**Что нужно сделать:** Представьте строки материала от строки с «How much distance» до строки с «From what you» включительно в виде таблицы Markdown. В столбце «№» укажите порядковый номер, в столбце «Строка» приведите саму строку, а пустые строки и изображения пропустите.

**Записанные данные:**
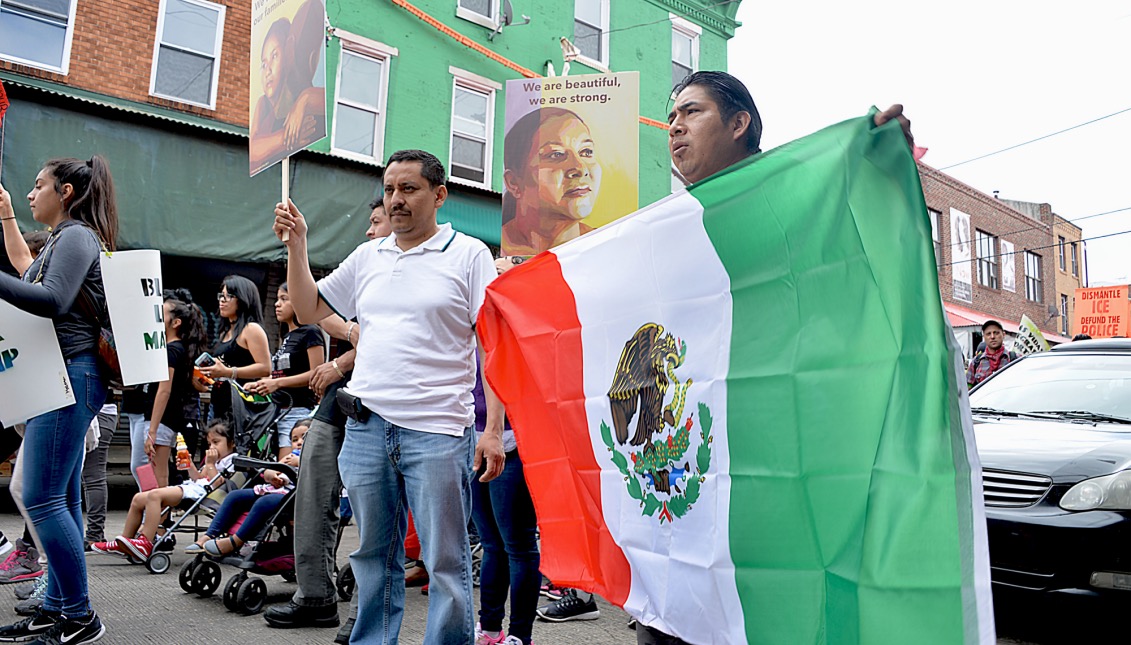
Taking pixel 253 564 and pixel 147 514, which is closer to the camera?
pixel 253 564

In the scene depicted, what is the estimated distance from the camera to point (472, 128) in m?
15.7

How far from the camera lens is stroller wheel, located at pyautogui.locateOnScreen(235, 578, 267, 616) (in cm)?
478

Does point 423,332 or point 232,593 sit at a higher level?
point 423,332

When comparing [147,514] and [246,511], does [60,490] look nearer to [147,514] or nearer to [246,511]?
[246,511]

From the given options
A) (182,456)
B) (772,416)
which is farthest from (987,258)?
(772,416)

...

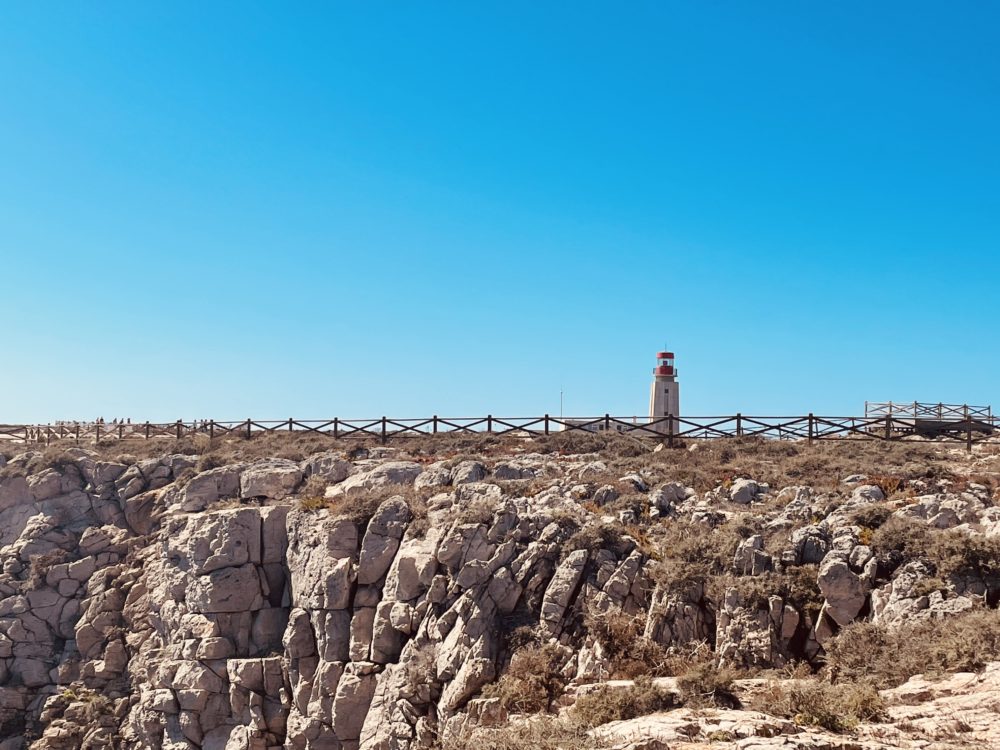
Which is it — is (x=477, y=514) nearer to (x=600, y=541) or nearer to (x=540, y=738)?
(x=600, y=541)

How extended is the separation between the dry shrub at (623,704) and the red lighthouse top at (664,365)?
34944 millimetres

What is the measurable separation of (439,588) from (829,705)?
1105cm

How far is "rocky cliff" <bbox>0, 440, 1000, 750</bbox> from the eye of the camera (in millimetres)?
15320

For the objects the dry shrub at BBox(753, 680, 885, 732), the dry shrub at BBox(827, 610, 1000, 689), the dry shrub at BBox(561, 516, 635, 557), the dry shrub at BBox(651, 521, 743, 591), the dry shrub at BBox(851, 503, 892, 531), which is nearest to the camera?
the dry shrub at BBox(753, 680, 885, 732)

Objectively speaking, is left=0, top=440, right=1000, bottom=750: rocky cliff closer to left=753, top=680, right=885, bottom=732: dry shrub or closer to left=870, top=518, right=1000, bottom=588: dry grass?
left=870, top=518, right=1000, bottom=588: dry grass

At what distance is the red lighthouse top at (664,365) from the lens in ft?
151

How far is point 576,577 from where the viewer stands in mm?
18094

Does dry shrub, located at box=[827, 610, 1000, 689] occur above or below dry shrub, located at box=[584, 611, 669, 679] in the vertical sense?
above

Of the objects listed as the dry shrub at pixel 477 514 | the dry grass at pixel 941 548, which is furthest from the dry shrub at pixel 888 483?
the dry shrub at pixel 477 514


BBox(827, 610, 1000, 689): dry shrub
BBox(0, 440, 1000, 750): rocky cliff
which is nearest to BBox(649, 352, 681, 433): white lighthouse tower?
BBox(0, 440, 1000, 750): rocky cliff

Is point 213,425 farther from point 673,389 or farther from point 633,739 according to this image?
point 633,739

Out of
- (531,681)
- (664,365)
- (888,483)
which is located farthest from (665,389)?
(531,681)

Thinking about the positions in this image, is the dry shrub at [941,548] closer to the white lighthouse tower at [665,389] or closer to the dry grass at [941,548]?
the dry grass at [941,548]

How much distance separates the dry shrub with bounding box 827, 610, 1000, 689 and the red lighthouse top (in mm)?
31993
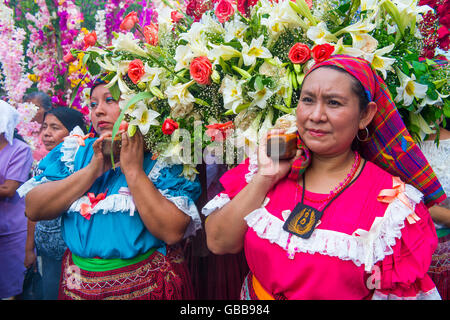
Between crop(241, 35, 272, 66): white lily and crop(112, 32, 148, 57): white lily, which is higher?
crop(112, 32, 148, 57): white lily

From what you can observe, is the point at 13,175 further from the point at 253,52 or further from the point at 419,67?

**Ответ к заданию:**
| № | Строка |
|---|---|
| 1 | How much distance separates the dry shrub with bounding box 827, 610, 1000, 689 and the red lighthouse top (in mm)? |
| 2 | 31993 |
| 3 | Between crop(241, 35, 272, 66): white lily and crop(112, 32, 148, 57): white lily, which is higher? |
| 4 | crop(112, 32, 148, 57): white lily |
| 5 | From what you can observe, is the point at 13,175 further from the point at 253,52 or further from the point at 419,67? |